И в этот момент от толстой заснеженной березы отделилась тень. Это произошло так неожиданно, что я не сразу поняла, что ко мне огромными прыжками приближается худощавый мужчина в черной куртке с опущенным на глаза капюшоном. Я растерялась, попятилась, почувствовав в этом человеке смертельную угрозу. Тем самым я потеряла драгоценные секунды, и мужик в черном почти нагнал меня и уже протянул руку, чтобы схватить за воротник. Я вскрикнула, отшатнулась от него, моя нога подвернулась, и я упала на снег, едва не потеряв сознание.
Как ни странно, именно это меня спасло — я скатилась с холмика и оказалась немного дальше от своего преследователя. Холодный снег привел меня в чувство, я вскочила на ноги и бросилась наутек.
За спиной слышались тяжелые шаги. Я бежала изо всех сил, задыхалась, у меня кололо в боку. Я пыталась кричать, звать на помощь, но мне не хватало дыхания, бег отнимал все мои силы, и вместо крика я издавала только бессильный, едва слышный хрип… Да и вообще, здесь, на задах поселка, мне нечего было рассчитывать на чью-то помощь, и я пыталась добежать до центральной улицы, где мог попасться хоть кто-то живой, хоть кто-то, кто поможет мне, спасет от этого страшного человека…
Я неслась уже по узкому проезду, отделявшему дом, где спрятался Никита, от того коттеджа, который я стерегла на прошлой неделе. Тяжелые шаги раздавались все ближе и ближе, я уже слышала хриплое дыхание преследователя. Меня тянуло оглянуться, увидеть его лицо, и в то же время невыносимый страх не позволял мне сделать это.
До улицы оставалось метров двадцать, как вдруг он резким ударом подсек мои ноги и повалил меня на снег.
Я лежала лицом вниз, задыхаясь после бега и еще больше — от безысходного ужаса.

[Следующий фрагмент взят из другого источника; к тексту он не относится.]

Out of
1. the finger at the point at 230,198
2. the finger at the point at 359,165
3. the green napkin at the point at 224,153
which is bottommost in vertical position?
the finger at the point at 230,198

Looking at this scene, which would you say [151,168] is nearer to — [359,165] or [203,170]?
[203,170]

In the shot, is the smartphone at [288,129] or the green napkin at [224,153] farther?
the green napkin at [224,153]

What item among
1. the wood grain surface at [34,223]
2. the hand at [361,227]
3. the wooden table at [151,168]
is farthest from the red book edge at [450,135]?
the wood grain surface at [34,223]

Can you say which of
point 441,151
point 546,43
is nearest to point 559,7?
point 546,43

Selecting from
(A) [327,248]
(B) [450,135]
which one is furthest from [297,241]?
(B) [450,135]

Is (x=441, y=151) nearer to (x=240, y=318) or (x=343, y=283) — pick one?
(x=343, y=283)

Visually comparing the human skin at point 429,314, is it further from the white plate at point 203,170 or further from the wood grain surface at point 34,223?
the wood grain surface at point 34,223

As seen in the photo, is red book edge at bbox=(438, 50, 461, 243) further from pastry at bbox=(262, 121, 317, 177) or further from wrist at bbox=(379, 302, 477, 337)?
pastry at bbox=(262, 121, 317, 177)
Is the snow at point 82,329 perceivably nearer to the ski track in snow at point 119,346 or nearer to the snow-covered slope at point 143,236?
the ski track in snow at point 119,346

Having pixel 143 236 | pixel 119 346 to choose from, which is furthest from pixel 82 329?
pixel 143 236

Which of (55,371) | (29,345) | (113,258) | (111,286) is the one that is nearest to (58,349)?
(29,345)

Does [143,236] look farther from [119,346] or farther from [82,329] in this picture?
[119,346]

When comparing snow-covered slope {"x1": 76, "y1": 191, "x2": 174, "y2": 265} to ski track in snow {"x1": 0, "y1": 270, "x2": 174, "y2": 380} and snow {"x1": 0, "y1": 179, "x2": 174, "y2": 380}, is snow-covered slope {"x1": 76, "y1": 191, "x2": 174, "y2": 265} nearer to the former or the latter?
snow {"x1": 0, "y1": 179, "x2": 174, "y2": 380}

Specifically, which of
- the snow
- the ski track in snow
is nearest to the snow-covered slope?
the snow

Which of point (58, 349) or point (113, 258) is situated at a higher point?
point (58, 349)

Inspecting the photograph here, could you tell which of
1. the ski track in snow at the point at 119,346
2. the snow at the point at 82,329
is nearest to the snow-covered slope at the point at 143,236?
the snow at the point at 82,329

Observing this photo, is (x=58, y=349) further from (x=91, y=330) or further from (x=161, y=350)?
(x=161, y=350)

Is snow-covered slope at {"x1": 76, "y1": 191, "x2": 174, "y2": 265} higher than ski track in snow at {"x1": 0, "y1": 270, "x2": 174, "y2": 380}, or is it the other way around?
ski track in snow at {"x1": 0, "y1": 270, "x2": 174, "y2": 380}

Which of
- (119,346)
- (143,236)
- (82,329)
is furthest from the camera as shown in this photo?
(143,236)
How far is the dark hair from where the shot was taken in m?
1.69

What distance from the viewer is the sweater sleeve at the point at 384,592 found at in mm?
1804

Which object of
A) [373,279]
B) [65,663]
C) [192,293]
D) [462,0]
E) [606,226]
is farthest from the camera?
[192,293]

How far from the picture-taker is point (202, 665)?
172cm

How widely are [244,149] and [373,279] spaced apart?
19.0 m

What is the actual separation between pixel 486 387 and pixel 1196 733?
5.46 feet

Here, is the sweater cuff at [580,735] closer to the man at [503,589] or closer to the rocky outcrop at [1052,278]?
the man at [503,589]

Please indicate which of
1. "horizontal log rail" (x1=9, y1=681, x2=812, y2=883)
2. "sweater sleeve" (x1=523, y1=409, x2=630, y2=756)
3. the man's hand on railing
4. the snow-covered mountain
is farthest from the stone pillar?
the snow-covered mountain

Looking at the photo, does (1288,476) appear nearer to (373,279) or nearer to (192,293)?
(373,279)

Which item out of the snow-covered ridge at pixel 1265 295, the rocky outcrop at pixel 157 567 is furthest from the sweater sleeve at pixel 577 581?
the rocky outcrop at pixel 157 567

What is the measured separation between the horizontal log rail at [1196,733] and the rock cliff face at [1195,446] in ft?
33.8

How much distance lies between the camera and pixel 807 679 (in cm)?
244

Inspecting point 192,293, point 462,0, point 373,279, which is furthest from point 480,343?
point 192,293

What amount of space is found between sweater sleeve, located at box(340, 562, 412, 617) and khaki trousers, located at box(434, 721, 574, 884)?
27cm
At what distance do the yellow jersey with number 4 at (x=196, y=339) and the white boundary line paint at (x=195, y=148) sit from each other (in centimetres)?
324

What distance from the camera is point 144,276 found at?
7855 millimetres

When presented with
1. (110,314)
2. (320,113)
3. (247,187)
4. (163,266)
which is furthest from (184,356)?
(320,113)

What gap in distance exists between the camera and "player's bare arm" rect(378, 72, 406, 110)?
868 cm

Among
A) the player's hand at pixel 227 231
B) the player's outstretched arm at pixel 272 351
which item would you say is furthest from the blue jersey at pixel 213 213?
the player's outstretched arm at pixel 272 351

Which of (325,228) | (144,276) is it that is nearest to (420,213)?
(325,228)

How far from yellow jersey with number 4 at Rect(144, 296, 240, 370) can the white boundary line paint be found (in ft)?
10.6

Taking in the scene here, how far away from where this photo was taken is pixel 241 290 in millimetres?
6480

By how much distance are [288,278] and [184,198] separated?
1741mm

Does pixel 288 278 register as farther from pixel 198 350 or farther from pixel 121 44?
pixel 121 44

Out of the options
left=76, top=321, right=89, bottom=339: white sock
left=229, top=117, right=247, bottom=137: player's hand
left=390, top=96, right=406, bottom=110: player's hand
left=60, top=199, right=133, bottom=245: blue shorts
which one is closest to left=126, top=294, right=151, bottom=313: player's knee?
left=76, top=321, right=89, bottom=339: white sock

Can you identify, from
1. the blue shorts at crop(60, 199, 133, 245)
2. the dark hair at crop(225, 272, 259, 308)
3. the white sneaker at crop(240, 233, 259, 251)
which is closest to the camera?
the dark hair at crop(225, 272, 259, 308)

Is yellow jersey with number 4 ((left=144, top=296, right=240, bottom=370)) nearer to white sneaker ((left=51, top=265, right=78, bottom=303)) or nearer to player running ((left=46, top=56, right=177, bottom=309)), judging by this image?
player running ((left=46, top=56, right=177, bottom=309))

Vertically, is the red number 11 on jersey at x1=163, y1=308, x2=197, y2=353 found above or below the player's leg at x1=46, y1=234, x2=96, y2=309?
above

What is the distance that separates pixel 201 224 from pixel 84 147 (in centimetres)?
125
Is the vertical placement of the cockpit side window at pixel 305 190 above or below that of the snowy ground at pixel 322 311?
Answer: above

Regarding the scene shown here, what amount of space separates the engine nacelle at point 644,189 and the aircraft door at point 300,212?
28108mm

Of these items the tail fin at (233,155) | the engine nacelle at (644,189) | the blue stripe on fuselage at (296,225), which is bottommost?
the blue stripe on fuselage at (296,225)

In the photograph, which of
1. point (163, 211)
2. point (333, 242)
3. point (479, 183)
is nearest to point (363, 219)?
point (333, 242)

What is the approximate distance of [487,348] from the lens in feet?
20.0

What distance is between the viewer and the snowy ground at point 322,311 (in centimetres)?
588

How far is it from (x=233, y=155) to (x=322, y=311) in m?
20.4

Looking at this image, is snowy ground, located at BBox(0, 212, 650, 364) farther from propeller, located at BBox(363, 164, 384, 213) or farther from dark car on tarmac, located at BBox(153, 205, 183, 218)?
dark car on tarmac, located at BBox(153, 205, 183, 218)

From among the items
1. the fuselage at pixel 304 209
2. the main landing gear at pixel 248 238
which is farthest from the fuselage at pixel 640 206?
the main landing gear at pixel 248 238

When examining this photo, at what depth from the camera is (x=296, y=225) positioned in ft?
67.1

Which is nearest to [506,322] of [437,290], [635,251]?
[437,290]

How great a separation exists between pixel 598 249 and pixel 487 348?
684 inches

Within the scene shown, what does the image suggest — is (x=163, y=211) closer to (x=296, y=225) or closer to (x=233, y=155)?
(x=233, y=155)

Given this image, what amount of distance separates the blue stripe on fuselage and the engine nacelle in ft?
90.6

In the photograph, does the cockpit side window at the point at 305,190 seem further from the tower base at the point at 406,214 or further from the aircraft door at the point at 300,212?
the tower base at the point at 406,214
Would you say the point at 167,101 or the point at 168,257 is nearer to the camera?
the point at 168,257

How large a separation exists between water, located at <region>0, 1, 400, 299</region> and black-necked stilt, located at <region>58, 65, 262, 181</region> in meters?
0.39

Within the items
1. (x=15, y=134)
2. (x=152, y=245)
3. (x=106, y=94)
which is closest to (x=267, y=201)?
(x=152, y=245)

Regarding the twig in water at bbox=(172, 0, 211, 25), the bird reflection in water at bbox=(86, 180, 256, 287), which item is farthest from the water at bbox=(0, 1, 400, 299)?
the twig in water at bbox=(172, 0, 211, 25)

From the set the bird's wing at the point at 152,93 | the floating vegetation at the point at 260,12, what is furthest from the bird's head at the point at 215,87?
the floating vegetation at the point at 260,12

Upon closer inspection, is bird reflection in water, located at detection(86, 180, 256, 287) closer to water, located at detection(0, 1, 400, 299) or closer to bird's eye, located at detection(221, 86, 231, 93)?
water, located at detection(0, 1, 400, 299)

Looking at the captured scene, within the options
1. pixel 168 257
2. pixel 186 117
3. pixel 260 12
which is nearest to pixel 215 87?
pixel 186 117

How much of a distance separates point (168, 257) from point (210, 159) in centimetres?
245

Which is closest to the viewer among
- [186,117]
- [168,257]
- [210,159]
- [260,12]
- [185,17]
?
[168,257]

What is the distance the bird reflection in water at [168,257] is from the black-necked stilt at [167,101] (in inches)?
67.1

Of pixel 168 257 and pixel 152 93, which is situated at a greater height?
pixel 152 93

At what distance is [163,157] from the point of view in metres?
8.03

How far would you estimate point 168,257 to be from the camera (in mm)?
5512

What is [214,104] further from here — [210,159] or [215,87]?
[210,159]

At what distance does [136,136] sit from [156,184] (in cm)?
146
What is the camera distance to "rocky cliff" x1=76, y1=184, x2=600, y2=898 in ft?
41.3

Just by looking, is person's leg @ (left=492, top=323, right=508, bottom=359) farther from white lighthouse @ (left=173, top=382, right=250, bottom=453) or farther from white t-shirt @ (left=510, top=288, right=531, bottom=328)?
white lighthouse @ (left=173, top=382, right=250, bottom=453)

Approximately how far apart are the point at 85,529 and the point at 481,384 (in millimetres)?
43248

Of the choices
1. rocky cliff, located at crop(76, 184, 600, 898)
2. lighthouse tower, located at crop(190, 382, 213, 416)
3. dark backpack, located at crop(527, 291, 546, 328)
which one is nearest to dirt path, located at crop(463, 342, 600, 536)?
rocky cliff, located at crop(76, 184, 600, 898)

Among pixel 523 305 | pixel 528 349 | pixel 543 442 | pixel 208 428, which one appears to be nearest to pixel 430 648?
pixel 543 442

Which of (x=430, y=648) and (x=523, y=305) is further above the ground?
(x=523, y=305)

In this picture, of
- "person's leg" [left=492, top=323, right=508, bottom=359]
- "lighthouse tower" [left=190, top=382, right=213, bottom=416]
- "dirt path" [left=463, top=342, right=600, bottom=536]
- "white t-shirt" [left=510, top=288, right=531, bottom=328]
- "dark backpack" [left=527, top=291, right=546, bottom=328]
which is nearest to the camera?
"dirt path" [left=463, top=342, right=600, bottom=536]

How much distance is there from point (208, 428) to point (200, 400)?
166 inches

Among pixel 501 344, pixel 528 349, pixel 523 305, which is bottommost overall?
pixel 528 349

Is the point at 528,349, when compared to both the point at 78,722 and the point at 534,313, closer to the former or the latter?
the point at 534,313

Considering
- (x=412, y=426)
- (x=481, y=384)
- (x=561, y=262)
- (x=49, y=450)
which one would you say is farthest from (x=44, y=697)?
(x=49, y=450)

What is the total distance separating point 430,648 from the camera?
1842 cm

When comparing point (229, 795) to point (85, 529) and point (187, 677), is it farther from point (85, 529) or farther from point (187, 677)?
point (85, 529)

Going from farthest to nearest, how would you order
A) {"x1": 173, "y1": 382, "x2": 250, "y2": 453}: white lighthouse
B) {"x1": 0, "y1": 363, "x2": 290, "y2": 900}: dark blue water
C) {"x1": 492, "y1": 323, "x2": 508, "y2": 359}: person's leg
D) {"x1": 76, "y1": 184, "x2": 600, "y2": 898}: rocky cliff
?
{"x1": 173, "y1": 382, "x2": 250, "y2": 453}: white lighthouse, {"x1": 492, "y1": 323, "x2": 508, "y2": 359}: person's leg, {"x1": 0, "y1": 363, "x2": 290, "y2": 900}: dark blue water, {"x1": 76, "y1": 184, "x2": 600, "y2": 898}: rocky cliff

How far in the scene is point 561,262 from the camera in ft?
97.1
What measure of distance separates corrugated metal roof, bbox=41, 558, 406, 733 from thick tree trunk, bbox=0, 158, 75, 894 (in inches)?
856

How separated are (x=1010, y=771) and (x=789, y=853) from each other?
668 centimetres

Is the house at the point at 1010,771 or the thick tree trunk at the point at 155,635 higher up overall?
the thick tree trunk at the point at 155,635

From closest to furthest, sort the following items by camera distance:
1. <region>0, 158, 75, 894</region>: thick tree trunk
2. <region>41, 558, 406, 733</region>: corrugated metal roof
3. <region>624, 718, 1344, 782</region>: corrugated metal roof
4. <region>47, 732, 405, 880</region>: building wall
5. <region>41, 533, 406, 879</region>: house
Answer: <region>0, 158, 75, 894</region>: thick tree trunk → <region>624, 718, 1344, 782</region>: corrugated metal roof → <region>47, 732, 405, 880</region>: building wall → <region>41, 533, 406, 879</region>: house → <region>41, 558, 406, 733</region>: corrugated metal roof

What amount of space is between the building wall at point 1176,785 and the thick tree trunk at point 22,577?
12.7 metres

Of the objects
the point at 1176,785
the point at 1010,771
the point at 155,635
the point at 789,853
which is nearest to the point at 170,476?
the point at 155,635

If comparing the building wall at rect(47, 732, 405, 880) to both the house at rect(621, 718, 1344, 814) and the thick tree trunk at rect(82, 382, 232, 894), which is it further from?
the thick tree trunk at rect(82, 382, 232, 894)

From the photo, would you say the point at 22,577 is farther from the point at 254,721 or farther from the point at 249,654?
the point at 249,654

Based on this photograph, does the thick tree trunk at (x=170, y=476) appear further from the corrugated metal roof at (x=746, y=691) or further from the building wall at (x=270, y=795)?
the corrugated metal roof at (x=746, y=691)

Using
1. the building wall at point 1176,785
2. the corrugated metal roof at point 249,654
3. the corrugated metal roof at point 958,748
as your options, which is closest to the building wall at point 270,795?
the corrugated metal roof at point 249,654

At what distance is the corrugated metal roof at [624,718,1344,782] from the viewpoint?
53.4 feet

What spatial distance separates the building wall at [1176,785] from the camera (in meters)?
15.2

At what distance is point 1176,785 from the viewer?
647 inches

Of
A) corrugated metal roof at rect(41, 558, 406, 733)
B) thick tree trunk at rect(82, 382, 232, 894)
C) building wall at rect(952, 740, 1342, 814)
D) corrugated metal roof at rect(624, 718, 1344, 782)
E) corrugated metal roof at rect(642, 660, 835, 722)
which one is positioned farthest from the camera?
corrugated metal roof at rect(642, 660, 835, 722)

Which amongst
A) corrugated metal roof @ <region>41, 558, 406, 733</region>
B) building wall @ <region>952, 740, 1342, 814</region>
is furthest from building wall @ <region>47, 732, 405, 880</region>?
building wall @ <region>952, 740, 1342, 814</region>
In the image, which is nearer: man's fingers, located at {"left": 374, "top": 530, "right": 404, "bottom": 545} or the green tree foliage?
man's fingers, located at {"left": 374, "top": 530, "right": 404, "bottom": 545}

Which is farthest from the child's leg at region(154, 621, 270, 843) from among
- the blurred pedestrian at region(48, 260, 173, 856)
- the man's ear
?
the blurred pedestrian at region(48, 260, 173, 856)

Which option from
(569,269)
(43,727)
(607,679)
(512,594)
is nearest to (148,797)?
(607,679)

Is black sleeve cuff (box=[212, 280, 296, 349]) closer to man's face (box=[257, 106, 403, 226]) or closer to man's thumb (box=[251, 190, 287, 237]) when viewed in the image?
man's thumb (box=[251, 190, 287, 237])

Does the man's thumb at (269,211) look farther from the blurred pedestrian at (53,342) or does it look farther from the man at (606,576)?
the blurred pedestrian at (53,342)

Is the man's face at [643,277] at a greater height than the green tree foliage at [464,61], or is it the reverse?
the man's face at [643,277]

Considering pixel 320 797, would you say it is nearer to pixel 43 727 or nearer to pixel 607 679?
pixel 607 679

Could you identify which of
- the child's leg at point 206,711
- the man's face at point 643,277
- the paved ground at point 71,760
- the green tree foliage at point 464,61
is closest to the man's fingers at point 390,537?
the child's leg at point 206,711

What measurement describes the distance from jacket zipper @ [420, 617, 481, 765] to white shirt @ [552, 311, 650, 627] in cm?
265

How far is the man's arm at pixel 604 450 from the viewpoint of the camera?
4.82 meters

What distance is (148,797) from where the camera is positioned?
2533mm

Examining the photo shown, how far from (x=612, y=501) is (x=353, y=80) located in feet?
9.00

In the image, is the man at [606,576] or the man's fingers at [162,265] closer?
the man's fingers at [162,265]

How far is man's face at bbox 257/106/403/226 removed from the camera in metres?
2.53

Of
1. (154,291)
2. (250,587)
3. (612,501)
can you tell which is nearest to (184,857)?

Я чувствовала, что жизнь кончена, что мне остались последние секунды, и даже они будут наполнены болью и страхом.
Сильные, грубые руки припечатали меня к земле, освободили шею от шарфа и накинули на нее узкую кожаную удавку. Я пыталась кричать, но если и прежде мне не хватало на это дыхания, то теперь, когда мое горло было сжато словно тисками, вместо крика у меня вырывалось только жалкое, беспомощное сипение, похожее на то, какое издает водопроводный кран при отсутствии в трубах воды.